Bajo estas tres líneas la presión mediática, social y política se posicionaría del debate mediático y podrían salir las primeras manifestaciones a las calles. Por una parte, algunos especialistas insistirían en que la guerra contra el narco no ha dado los resultados esperados y que, por el contrario, se ha desmeritado el papel de las Fuerzas Armadas y su integridad institucional. Las eventuales sanciones contra militares por violación a derechos humanos o abusos de autoridad, darían solidez a estas afirmaciones.

Por otra, organizaciones civiles y partidos políticos de oposición alertarían sobre los riesgos político-sociales de mantener al Ejército en plazas electorales importantes como Monterrey, e incluso el propio DF. 

Asimismo, desde el interior del próximo gabinete se advertirían los primeros síntomas negativos de los costos de los operativos conjuntos y de la falta de recursos para una guerra prolongada, además de las limitantes para los compromisos contraídos en materia de política social. 

Los grupos sociales de corte radical y movimientos sociales emergentes, entre otros del sindicalismo independiente, se sumarían a las protestas y sus denuncias irían desde la oposición a la militarización, hasta revertir el endurecimiento de los gobiernos federal y estatales, así como las iniciativas que limitaran el derecho a la manifestación en sus respectivos congresos. 

La combinación de las resistencias sociales a los operativos, el desgaste de la imagen pública de las Fuerzas Armadas y el balance negativo de los resultados de los operativos, obligarían al Presidente a replantear la estrategia y a buscar una salida menos dañina a la retirada de los militares. Esto daría lugar a dos posibles desenlaces: 

Desenlace personalizado. De manera pausada y gradual, el próximo mandatario ordenaría el regreso de los uniformados en las plazas donde el riesgo de un resurgimiento de la violencia haya pasado. Bajo esquemas de negociación con los gobiernos estatales e incluso con intercambio de señales con ciertos grupos delictivos, el nuevo presidente y su equipo decidirían el resguardo de los cuerpos armados, una tregua en la batalla y un replanteamiento táctico de la estrategia. Sin dejar del todo el acento en la batalla contra el narcotráfico, el primer mandatario bajaría la intensidad de la guerra y esperaría otro momento para relanzarlo. La presión mediática y social bajaría, se registrarían hechos violentos pero cada vez más aislados. Las lecturas sobre este comportamiento serían encontradas. 

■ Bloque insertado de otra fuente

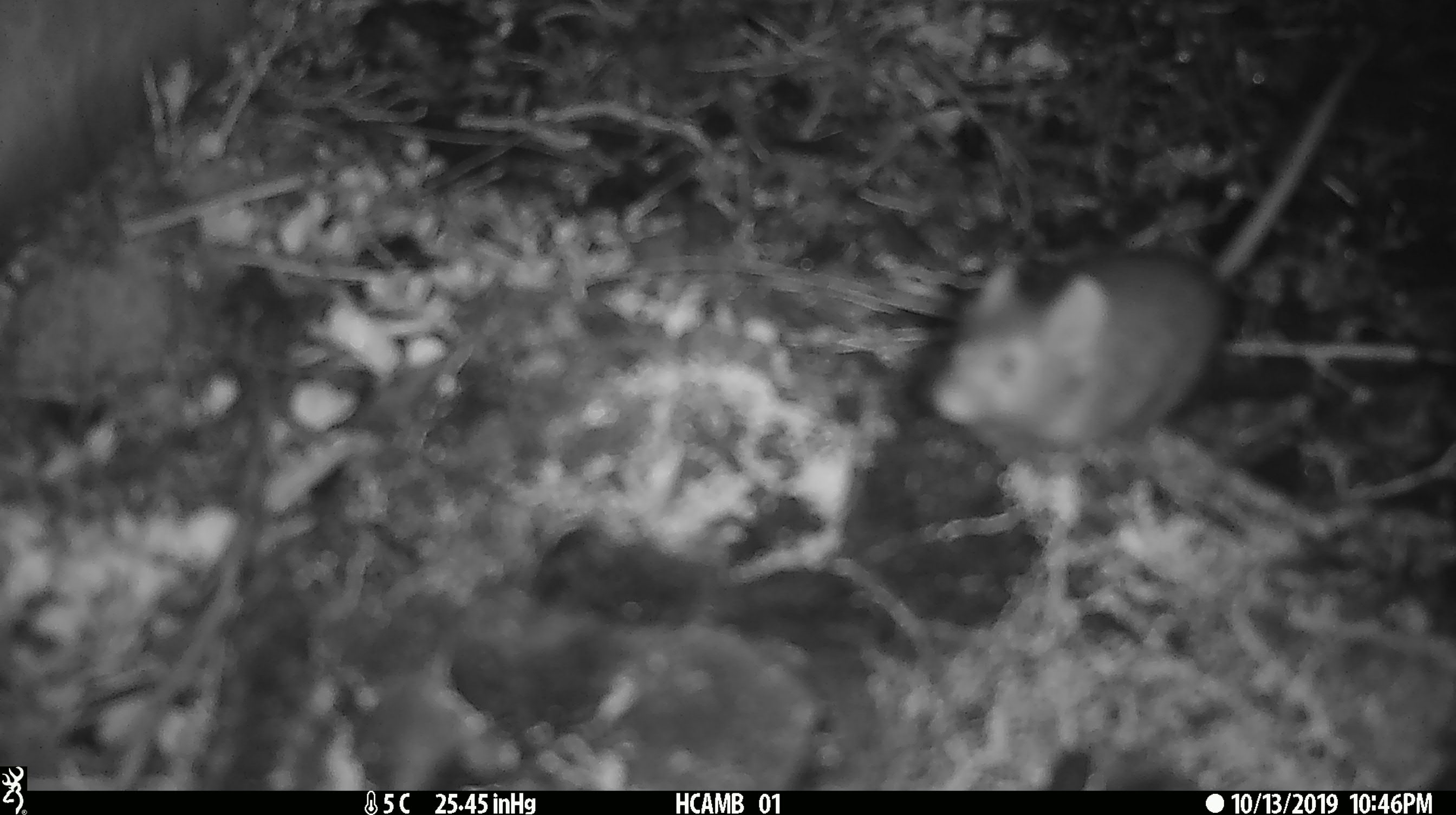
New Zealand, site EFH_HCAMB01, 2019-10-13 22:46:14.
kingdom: Animalia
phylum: Chordata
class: Mammalia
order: Rodentia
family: Muridae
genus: Mus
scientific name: Mus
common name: mouse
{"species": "mouse (Mus)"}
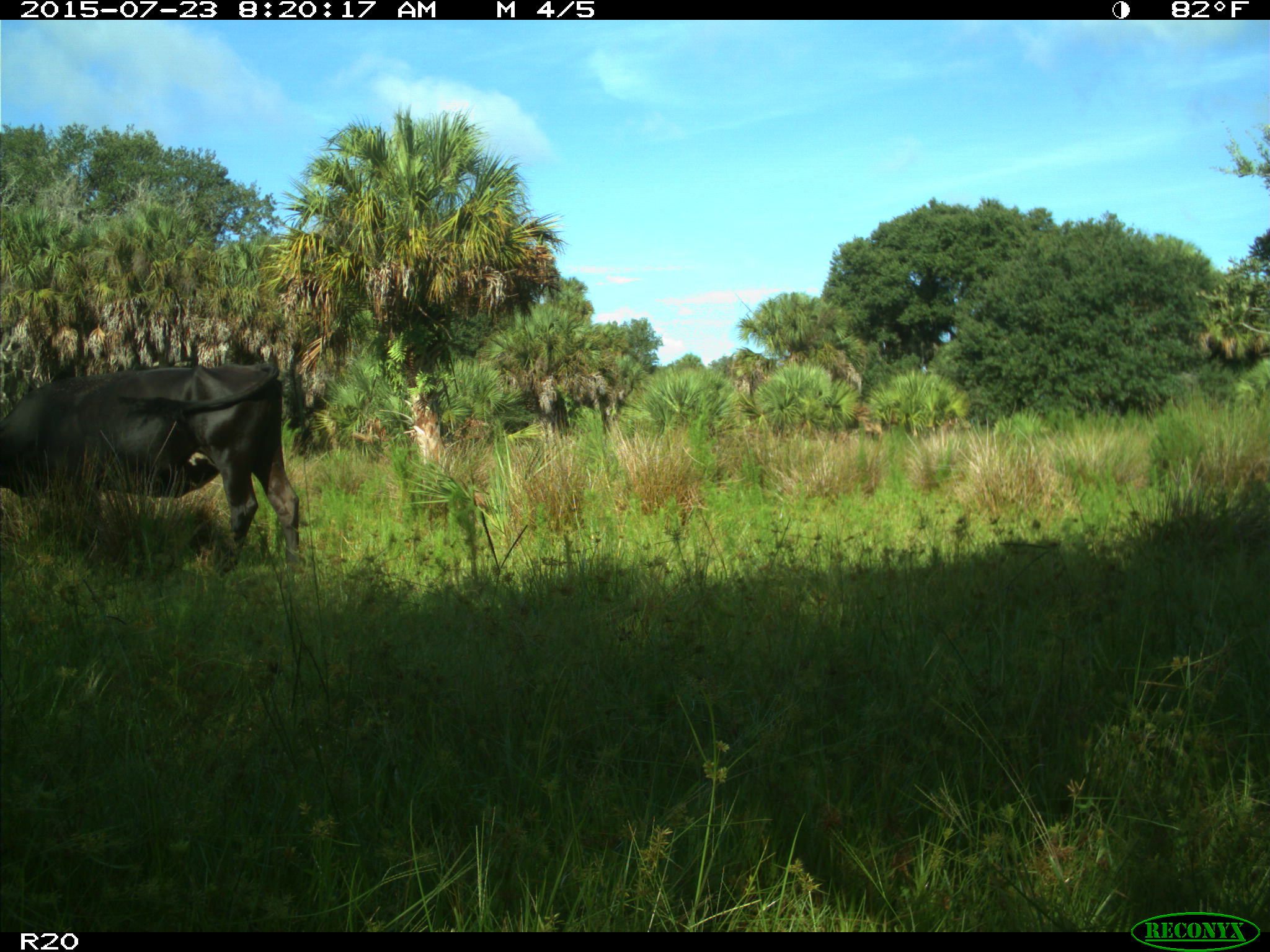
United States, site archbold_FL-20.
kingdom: Animalia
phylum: Chordata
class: Mammalia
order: Artiodactyla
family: Bovidae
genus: Bos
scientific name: Bos taurus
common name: domestic cow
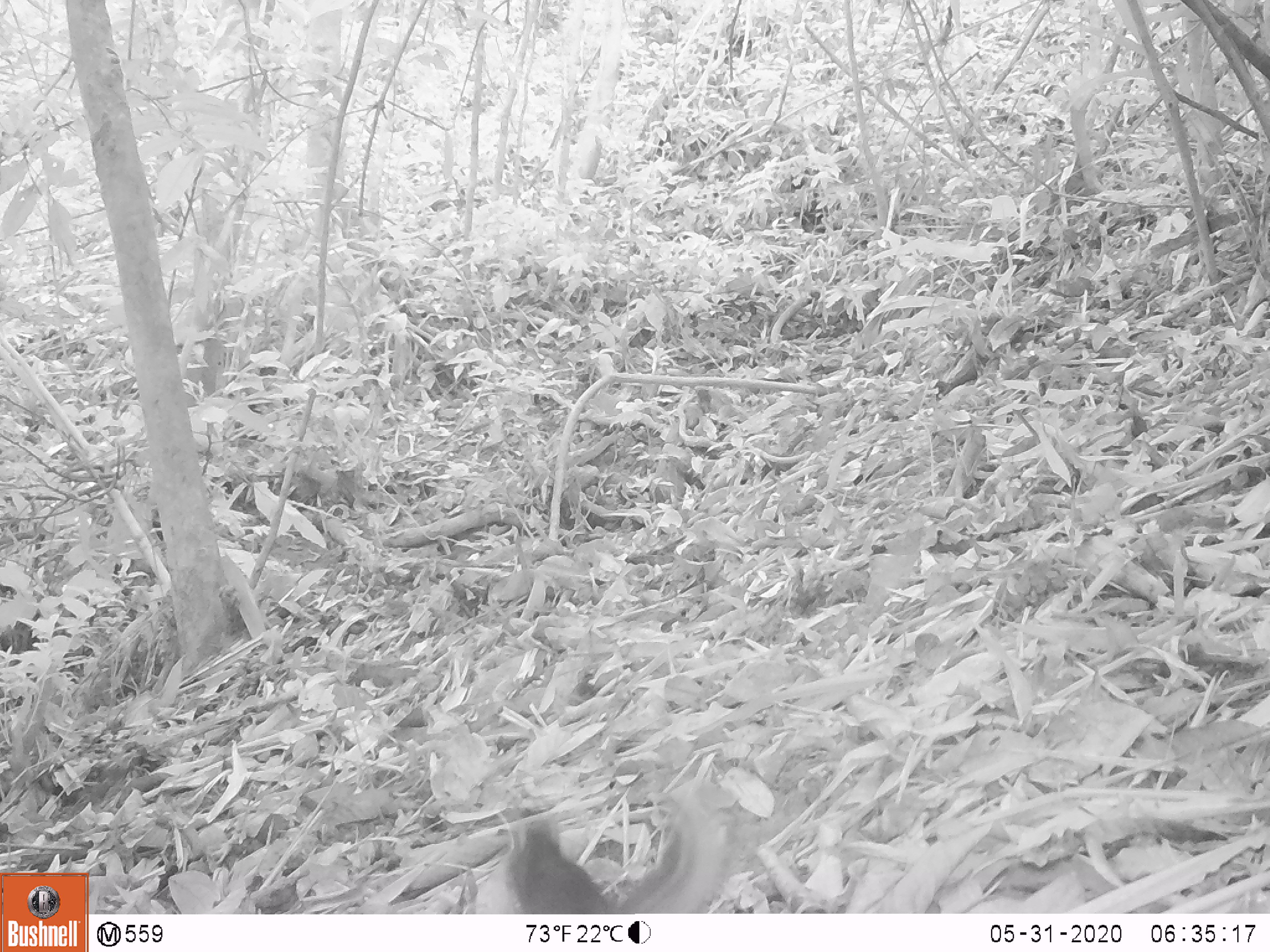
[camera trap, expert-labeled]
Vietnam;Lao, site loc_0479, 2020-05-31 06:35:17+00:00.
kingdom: Animalia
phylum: Chordata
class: Mammalia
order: Rodentia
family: Sciuridae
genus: Sciurus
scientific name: Sciurus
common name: squirrel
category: unidentified squirrel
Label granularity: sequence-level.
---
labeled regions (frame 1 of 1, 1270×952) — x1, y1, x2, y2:
unidentified squirrel: 499, 792, 731, 911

Desenlace compartido. El nuevo presidente abandonaría la arena de una lucha unipersonal contra el crimen organizado y convocaría al resto de las instituciones, de la clase política, empresarios y sociedad a asumir, en su justa dimensión, su responsabilidad ante la amenaza del narcopoder. De este modo, se daría una pausa a la confrontación abierta contra las mafias y se daría espacio y tiempo para una defensa del país y la institucionalidad de manera coordinada, ampliada y con costos y beneficios compartidos. La comunicación social de la lucha contra el narcotráfico cambiaría radicalmente y se prestaría a tener respaldo social a través de diversos métodos vinculantes. La convocatoria tendría eco entre los gobiernos más afectados por el crimen organizado y en ciertos segmentos sociales, más no así entre partidos políticos de oposición, grupos y movimientos sociales que no cesarían en cuestionar el papel desempeñado por los militares y sus resultados. Finalmente el desgaste de la guerra sería compartido equitativamente por todos los gobiernos y por las mismas Fuerzas Armadas. En el mediano plazo, este ajuste en la estrategia le resultaría y podría relanzar la lucha en otro nivel y fuerza.